TEXT:
Reckless Love
- By Deanna
- Jun 21
- 3 min read
“How sweet to be outdone, overcome, and overwhelmed by the astonishing grace of the Lord our God.” – Charles Spurgeon

Hello Dear Friend,
Outdone, overcome, and overwhelmed would all be pretty good words to describe what these past few months have looked and felt like for me. Since my last letter, back in April, ‘A Wicked Masquerade’, God has been moving in my heart and life in a way that can only be described as reckless.
When God fights for you, He really fights for you. And what most of us tend to forget is that He never stops fighting for us. What’s even less recognized is all the fighting He’s doing behind the scenes in a Supernatural war taking place in our lives that we aren’t even aware is happening most the time.
Reckless love is the driving force that’s had God working as a Demon hunter in the Supernatural battle going on in my life. This battle has been taking place for years, even decades. But in Spring I had a huge breakthrough and since then He’s been tearing down and exposing many of strongholds that have been like linked chains over my life. In His goodness, He’s also been uncovering and revealing so much to me in such a short amount of time that I’ve found myself completely consumed by His greatness and overcome by the washing of His grace.
I recently heard a quote by Pastor Steven Furtick that said, “The presence of God is not the place that you go to bypass your emotions. The presence of God is the place you go to process them.”

RECORDED DATA:
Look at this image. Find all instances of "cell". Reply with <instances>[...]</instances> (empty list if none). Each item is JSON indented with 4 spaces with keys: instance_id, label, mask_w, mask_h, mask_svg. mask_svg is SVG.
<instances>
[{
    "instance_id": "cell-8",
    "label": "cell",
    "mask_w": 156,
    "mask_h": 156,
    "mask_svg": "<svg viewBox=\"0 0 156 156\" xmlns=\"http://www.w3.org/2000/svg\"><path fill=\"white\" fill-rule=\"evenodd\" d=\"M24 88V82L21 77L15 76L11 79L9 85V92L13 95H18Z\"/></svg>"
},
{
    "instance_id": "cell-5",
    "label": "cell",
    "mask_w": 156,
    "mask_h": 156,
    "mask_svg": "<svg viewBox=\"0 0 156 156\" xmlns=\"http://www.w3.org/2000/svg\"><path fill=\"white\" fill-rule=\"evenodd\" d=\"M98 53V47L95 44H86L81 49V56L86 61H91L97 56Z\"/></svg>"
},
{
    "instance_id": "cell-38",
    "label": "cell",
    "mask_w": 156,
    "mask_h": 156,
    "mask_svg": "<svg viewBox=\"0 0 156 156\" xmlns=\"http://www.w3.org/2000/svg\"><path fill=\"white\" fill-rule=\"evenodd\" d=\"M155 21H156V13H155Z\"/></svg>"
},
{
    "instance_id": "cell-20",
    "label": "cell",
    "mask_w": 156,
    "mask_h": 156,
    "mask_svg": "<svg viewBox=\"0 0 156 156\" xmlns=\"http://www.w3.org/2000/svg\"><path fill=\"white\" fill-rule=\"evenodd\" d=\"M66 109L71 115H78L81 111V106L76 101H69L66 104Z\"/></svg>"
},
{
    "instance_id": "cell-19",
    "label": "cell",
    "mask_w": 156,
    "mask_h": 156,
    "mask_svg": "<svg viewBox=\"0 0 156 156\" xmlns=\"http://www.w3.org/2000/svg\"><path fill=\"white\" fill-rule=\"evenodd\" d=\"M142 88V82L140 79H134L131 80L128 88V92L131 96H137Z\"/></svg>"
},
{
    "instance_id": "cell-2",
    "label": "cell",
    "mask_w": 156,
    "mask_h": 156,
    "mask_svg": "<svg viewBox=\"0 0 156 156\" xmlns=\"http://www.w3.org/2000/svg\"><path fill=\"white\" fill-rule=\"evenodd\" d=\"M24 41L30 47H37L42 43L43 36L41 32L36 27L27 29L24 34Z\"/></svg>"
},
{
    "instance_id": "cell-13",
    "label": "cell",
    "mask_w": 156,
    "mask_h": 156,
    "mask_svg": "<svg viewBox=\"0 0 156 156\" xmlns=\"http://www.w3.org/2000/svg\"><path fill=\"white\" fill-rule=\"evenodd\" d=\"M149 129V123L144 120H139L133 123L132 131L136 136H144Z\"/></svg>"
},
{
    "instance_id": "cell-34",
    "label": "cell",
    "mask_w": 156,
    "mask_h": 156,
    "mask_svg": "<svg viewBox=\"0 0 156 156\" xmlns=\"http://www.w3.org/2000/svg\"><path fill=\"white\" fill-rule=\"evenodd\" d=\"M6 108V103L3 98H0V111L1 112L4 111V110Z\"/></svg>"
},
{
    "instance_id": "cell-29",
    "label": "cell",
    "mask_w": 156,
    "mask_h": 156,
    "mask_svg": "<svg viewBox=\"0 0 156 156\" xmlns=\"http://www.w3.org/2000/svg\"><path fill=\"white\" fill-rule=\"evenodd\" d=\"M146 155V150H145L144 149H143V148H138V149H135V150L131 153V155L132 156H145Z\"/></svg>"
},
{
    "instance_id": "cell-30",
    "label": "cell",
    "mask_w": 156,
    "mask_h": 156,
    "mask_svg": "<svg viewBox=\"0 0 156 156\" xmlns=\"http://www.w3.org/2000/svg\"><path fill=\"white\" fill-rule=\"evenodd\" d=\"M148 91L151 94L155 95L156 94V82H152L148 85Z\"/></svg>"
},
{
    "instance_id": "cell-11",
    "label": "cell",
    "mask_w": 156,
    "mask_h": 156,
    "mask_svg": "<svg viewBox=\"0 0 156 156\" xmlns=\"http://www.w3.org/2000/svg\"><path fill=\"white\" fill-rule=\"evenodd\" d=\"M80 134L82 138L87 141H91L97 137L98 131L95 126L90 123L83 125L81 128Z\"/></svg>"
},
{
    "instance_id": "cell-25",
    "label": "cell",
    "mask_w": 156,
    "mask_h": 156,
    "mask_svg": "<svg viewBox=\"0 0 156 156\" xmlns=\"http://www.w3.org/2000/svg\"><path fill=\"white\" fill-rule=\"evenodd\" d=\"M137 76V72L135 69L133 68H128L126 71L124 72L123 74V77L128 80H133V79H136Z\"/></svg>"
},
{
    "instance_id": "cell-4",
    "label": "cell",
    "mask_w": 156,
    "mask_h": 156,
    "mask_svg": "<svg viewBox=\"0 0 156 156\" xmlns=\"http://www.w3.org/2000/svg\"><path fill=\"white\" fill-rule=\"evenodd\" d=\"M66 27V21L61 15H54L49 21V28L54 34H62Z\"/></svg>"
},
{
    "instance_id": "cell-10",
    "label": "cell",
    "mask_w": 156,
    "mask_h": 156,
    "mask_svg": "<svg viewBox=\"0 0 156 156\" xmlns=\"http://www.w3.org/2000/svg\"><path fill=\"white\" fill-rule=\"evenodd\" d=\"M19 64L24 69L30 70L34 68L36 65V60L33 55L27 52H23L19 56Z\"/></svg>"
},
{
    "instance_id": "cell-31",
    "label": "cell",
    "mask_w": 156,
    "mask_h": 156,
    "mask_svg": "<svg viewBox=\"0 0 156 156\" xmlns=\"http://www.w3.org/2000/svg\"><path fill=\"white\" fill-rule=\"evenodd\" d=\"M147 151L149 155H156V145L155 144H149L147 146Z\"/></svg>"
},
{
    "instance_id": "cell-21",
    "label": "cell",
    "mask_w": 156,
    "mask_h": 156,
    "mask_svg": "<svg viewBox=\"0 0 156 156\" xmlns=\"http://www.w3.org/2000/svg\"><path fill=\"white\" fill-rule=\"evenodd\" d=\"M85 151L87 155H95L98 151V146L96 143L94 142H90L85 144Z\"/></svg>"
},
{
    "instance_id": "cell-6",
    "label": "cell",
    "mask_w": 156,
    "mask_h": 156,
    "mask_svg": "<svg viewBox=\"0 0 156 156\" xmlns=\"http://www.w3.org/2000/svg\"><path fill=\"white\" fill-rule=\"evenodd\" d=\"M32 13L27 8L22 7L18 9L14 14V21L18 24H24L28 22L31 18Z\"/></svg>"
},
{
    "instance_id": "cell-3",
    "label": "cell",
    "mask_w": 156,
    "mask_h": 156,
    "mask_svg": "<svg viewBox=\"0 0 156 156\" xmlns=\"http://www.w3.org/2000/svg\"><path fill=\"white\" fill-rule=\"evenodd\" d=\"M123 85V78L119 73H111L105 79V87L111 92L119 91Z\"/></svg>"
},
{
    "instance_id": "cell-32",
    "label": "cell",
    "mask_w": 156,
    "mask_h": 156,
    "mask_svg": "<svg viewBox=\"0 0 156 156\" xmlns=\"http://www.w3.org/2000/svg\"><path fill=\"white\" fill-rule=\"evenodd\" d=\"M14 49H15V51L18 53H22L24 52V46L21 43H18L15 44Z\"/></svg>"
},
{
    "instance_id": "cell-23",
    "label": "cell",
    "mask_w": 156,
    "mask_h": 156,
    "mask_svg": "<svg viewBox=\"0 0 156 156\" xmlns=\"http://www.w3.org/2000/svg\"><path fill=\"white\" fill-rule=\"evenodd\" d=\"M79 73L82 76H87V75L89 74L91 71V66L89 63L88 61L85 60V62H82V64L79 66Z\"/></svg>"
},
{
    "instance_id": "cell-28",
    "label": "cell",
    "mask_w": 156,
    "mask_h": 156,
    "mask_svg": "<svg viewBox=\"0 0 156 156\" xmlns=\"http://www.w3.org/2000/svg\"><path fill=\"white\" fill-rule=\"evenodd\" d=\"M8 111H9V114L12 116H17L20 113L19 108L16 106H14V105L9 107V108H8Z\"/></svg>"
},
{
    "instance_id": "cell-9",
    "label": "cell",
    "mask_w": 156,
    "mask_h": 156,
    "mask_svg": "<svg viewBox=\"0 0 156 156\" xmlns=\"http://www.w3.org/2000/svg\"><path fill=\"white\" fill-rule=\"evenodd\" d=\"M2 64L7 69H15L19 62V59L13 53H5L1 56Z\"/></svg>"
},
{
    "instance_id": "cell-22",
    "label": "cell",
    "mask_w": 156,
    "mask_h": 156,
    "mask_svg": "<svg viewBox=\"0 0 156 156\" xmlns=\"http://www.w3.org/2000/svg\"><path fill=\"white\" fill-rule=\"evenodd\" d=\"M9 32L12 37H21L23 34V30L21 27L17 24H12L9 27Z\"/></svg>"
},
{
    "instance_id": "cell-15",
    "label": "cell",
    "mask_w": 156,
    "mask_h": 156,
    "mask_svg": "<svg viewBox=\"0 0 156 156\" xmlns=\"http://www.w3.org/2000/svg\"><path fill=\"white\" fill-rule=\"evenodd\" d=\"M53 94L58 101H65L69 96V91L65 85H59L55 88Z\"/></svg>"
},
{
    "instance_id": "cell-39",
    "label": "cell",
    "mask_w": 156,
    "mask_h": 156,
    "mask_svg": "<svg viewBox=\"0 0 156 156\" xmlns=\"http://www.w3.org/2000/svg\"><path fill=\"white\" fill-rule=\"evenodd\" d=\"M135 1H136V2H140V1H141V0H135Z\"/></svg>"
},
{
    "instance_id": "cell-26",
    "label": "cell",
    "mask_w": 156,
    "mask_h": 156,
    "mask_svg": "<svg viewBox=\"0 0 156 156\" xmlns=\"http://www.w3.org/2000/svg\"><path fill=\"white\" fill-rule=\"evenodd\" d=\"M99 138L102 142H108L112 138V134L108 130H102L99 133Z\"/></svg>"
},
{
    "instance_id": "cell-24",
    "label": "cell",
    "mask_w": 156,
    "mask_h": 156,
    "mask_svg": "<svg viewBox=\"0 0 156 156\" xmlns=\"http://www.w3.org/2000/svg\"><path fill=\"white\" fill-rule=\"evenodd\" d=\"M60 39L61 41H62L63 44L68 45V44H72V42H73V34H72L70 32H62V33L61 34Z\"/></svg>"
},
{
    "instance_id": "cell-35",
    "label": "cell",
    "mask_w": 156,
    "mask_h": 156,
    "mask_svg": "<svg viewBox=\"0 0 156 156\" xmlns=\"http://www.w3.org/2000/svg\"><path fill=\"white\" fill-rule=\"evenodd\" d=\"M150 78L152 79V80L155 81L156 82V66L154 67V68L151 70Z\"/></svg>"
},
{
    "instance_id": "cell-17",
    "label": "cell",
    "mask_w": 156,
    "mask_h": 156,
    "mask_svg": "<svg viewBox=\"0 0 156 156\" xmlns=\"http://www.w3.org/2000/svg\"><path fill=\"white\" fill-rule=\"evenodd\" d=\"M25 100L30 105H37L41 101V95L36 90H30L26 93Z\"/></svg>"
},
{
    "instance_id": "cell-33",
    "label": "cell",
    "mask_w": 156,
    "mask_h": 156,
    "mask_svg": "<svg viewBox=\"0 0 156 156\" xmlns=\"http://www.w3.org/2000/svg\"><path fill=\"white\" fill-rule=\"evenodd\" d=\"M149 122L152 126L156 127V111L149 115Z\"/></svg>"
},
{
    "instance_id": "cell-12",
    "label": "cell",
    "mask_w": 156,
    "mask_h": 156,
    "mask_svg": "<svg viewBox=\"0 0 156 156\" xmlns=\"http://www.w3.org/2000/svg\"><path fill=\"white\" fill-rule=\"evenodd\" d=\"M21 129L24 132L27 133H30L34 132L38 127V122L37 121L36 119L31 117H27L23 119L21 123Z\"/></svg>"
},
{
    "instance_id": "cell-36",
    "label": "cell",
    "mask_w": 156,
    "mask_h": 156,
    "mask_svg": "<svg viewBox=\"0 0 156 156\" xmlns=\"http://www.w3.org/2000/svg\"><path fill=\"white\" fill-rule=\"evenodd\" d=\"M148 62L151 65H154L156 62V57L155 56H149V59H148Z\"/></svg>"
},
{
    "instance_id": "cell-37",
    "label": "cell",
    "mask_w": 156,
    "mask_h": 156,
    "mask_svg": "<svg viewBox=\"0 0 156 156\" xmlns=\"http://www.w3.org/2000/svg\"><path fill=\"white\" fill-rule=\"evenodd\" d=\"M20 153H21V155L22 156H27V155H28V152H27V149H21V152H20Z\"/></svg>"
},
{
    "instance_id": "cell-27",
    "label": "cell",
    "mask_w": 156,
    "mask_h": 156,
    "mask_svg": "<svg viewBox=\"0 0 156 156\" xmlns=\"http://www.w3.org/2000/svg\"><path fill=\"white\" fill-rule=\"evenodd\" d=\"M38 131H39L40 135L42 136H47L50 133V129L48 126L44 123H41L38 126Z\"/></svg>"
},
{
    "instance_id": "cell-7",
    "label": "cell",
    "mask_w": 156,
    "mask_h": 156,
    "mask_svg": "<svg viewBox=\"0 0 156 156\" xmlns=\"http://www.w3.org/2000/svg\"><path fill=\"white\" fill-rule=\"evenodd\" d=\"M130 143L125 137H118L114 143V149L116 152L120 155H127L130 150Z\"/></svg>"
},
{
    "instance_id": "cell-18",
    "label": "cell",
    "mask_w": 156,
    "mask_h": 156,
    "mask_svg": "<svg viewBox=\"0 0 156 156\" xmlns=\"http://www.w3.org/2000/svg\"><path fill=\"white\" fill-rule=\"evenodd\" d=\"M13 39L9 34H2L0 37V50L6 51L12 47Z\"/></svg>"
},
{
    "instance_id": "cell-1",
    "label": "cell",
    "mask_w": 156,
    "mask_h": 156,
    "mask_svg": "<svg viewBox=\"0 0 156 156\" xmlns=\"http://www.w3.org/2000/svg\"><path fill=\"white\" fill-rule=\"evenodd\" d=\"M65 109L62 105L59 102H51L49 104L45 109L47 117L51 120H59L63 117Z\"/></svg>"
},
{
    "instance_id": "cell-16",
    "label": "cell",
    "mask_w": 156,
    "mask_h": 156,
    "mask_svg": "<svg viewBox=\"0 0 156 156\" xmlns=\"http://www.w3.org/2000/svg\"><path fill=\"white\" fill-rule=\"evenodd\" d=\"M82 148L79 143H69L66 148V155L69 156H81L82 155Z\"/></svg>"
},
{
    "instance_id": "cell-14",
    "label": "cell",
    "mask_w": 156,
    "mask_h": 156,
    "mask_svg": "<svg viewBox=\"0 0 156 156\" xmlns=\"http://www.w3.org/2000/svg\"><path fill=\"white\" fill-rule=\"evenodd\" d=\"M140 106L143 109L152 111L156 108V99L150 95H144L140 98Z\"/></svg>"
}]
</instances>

WORK TO BE COMPLETED: List the three words that the Reckless Love post says would describe the writer's past few months.

REPLY: Outdone, overcome, overwhelmed